▶ PAGE EXTRACT:
+++

# chlorine remover



## tom g (Jul 8, 2009)

what is the preffered brand to use , adn why , i have heard several good things about prime , but what is the diff , do they not do the same job 
and where is the best place to get some 
can anyone help with a explanation 
thanks 
tom


----------



## ksimdjembe (Nov 11, 2006)

For your money and the effectiveness of the product, Prime is likely the best choice. Many people swear by it. 
I have not read up on the compounds it contains, so I cannot comment here.
It is available at many places, Big Al's being one of them, though sometimes it is shelved in the saltwater section.


----------



## AquariAM (Jan 28, 2010)

All water conditioners are SODIUM THIOSULFATE. They vary by concentration. Bang for buck wise, you can't beat seachem's prime IMO.


----------



## bae (May 11, 2007)

AquariAM said:


> All water conditioners are SODIUM THIOSULFATE. They vary by concentration. Bang for buck wise, you can't beat seachem's prime IMO.


Most of them aren't, these days. Sodium thiosulfate will neutralize chlorine but not ammonia, so one of several other compounds that do both are used. Some also have ingredients that will chelate heavy metals.

If you go to the web page of the manufacturer, you can usually find out the composition of the product. All my tanks have plants, and Toronto water isn't chloraminated very heavily compared to many US cities, so I'm still using plain sodium thiosulfate, but I'll probably buy a lifetime supply of chlor-am-x ($10/lb IIRC) when I run out.


----------



## Darkblade48 (Jan 28, 2008)

I also use Prime, mainly because it was the cheapest option during Boxing Day, and was the most economical choice, dollar per mL.


----------



## Violie (Feb 27, 2010)

I use Tetra AquaSafe. So far so good.


----------



## qwerty (Dec 15, 2009)

I use Prime and think it's the obvious choice (personally).

+++

▶ INFORMATION PROVIDED:
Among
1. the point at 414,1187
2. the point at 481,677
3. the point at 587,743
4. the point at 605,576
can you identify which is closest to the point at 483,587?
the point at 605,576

+++

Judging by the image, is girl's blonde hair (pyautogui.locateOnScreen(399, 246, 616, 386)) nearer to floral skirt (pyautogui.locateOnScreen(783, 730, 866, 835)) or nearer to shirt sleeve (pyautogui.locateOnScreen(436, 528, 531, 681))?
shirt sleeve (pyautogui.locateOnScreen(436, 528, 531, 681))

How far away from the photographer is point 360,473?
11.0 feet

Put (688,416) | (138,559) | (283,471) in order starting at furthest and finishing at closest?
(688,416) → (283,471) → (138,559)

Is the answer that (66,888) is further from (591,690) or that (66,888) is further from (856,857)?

+++

▶ WHAT YOU WILL DO:
A. From the chlorine remover thread, copy out the part that opens with the words containing "## Darkblade48 (Jan" and closes with "dollar per mL.".
B. Do these statements agree with the chlorine remover thread? Answer yes or no for each, and quote the deciding words. (i) One poster says Prime is sometimes shelved in the saltwater section. (ii) bae says sodium thiosulfate neutralizes both chlorine and ammonia. (iii) Violie uses Seachem Prime.
C. Carry on the chlorine remover thread from its last post.

▶ RESPONSES TO THE EXERCISE:
A.
## Darkblade48 (Jan 28, 2008)

I also use Prime, mainly because it was the cheapest option during Boxing Day, and was the most economical choice, dollar per mL.

B.
(i) Yes: "though sometimes it is shelved in the saltwater section."
(ii) No: "Sodium thiosulfate will neutralize chlorine but not ammonia"
(iii) No: "I use Tetra AquaSafe."

C.
It's somewhere around 5 times more concentrated than Tetra Aquasafe, meaning it's probably the most economical brand on the market. Not only that but it neutralizes ammonia and takes care of heavy metals. Not all brands can make that claim.


----------



## shrtmann (Feb 15, 2009)

I use tetra AquaSafe too...been using it for 7 yrs,,only thing i ever see in my LFS in a big bottle....but ya been working great since day 1


----------



## AquariAM (Jan 28, 2010)

I used aquasafe for five years. It works great. 
Either that or prime or chlor am x. they're all good.


----------



## shrtmann (Feb 15, 2009)

Seen this a while back....pretty good information...

hxxp://www.thetropicaltank.co.uk/rev-cond.htm

(dont know if live links are ok or not so just replace xx's)


----------



## tom g (Jul 8, 2009)

*prime*

thanks gang good info , i was reading the portions on the prime but i am a little confused by the dosing , had a rough day at work so i am having a brain fart here ,it says 5mls for 50 gals i do 30% water change how much should i put in the cap i know the bottle is heavily concentrated i am assuming 1/3 of the cap would be ok is that a good amount or should i do a little more 
thanks guys 
tom


----------



## Hitch (Apr 26, 2009)

it would depend on the amount of water replaced....

so lets say you have a 30 gal, and you do a 30% water change...you are essentially changing 10gals of water.....meaning you would need enough prime for 10 gals of water. Since the bottle says 5 ml (cap full) for 50 gal...you would need 1ml to treat 10 gals. Which in this case is up to the first ridge (also stated on the instructions section).

I usually end up double to triple the recommended dose when I do water changes...mainly because I do very frequent and small water changes.....so unless I have a pipette...I wont be able to measure out the amounts. Also it safeguards against fluctuating ammonia (well cholamine) levels in the city's tap water.


----------



## davec (Jan 19, 2010)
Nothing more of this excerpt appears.